Records from a collection:
□ □ □

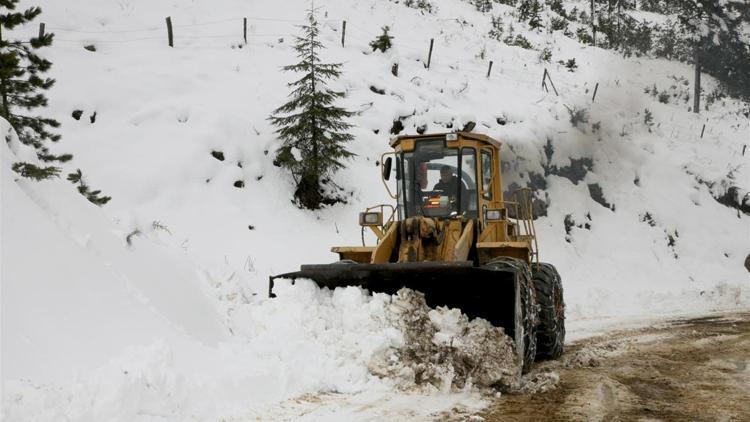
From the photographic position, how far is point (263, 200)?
15453mm

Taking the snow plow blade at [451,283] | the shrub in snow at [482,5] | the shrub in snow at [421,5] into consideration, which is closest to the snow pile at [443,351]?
the snow plow blade at [451,283]

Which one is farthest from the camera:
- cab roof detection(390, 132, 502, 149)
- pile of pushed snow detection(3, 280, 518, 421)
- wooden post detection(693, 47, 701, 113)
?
wooden post detection(693, 47, 701, 113)

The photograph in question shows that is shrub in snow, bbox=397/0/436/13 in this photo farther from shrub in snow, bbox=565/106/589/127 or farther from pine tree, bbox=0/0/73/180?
pine tree, bbox=0/0/73/180

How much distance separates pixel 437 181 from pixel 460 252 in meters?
1.38

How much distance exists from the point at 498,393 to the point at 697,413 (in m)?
1.53

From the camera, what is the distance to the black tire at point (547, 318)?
300 inches

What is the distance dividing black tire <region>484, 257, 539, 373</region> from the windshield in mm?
1252

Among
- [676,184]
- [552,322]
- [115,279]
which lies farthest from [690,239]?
[115,279]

□ □ □

Every entry must be reproduced exactly, with the images left out.

From the photographic position, how far is point (263, 200)?
15453mm

Taking the snow plow blade at [451,283] | the shrub in snow at [482,5] | the shrub in snow at [421,5] into consideration, which is closest to the snow pile at [443,351]?
the snow plow blade at [451,283]

Which one is farthest from the camera:
- cab roof detection(390, 132, 502, 149)
- pile of pushed snow detection(3, 280, 518, 421)
- wooden post detection(693, 47, 701, 113)
?
wooden post detection(693, 47, 701, 113)

The photograph in question shows that is shrub in snow, bbox=397/0/436/13 in this photo farther from shrub in snow, bbox=565/106/589/127 or farther from pine tree, bbox=0/0/73/180?
pine tree, bbox=0/0/73/180

How much distance separates pixel 437 181 from pixel 460 252 in meters?
1.38

How much distance exists from the point at 498,393 to the point at 697,413 (in m)?
1.53

From the camera, what is the distance to the black tire at point (547, 318)?
300 inches

What is the distance dividing black tire <region>484, 257, 539, 373</region> from the windshield in mm?
1252

Among
- [676,184]
- [552,322]
- [115,279]
which lies farthest from [690,239]?
[115,279]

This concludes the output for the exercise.